Certificate-of-need reforms were left out of the final budget compromise passed by the General Assembly.

But backers aren’t giving up on curtailing or ending the regulation that forces medical providers to get permission from the government to make major new investments.

Sen. Ralph Hise, R-Mitchell, successfully inserted a phased-in repeal of the state’s certificate of need system into the Senate budget. A number of other, more narrowly targeted repeals of the CON law also were included in the Senate budget. The budget conference committee stripped the reforms from the spending plan.

Hise also was able to get CON repeal added to the Senate version of the budget in 2015. Both times he has been frustrated with the House refusing to agree to the reform.

North Carolina is the fourth most heavily regulated state for CON, which requires state approval to purchase large medical equipment, to set up freestanding surgical clinics, and for a host of other medical procedures. A growing body of research shows medical coverage costs more and is more difficult to get in states with heavy CON restrictions.

“It’s interesting to see in specific cases everybody understands where it needs to go away, but the overall concept, in the final decision, it wasn’t there,” Hise said.

“We believe that that is a major policy issue that is best addressed through the normal legislative process, and the normal committees outside of negotiation in the budget process,” Rep. Nelson Dollar, R-Wake, the House chief budget writer, said when asked previously why the House version of the budget did not include CON repeal.

In last year’s short legislative session CON reform was adopted through the budget process.
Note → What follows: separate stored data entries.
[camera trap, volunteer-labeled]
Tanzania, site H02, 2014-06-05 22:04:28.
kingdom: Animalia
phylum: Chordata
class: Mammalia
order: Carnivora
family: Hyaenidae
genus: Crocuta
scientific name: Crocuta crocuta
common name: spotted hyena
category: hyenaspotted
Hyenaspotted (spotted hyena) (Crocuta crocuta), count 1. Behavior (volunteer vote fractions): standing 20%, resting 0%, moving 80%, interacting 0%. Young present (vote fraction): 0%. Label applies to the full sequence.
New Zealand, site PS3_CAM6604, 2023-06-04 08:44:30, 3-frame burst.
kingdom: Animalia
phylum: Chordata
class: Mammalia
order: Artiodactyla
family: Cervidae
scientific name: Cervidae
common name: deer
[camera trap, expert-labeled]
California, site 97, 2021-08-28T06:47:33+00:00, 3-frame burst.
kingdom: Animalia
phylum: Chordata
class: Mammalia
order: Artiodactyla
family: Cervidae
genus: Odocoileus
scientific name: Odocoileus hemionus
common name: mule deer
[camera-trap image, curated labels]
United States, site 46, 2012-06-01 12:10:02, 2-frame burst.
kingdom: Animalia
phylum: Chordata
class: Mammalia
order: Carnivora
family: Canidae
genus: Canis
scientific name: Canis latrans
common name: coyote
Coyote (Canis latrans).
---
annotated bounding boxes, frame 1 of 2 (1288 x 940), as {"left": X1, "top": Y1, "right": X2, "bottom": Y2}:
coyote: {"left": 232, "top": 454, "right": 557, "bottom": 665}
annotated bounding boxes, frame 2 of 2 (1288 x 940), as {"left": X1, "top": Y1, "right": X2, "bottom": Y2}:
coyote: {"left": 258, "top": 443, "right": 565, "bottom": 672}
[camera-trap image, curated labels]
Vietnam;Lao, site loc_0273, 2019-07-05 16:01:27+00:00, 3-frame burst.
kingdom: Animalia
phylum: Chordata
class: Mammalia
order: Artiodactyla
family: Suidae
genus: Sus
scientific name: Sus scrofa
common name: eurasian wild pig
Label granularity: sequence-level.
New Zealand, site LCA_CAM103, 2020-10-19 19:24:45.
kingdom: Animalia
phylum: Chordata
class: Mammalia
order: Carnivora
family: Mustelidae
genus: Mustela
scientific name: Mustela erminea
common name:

Psychiatric facilities created with money from the sale of Dorothea Dix Hospital were exempted from the CON program.

“We are pleased that the budget introduced by lawmakers this week does not include repeal of the state’s certificate of need law, and thankful to those who worked to keep this important law in place,” said Julie Henry, spokeswoman for the North Carolina Hospital Association, which has formed a political organization focusing on opposing CON repeal, among other matters.

“In light of the continued uncertainty about federal changes to the healthcare delivery system, coupled with the numerous mandates that the federal government places on hospitals, it is critical that our state officials focus on preserving the health care safety net that hospitals and health systems provide to our communities,” Henry said.

“I don’t know if I’ll wait till next year, but I ain’t done fighting,” Hise said.

Hise wouldn’t say if the Senate would take up House-passed H.B. 657 before the end of the session, and amended to include more CON reform. H.B. 657 would exempt new owners of an adult home care facility from the CON permitting process in certain circumstances.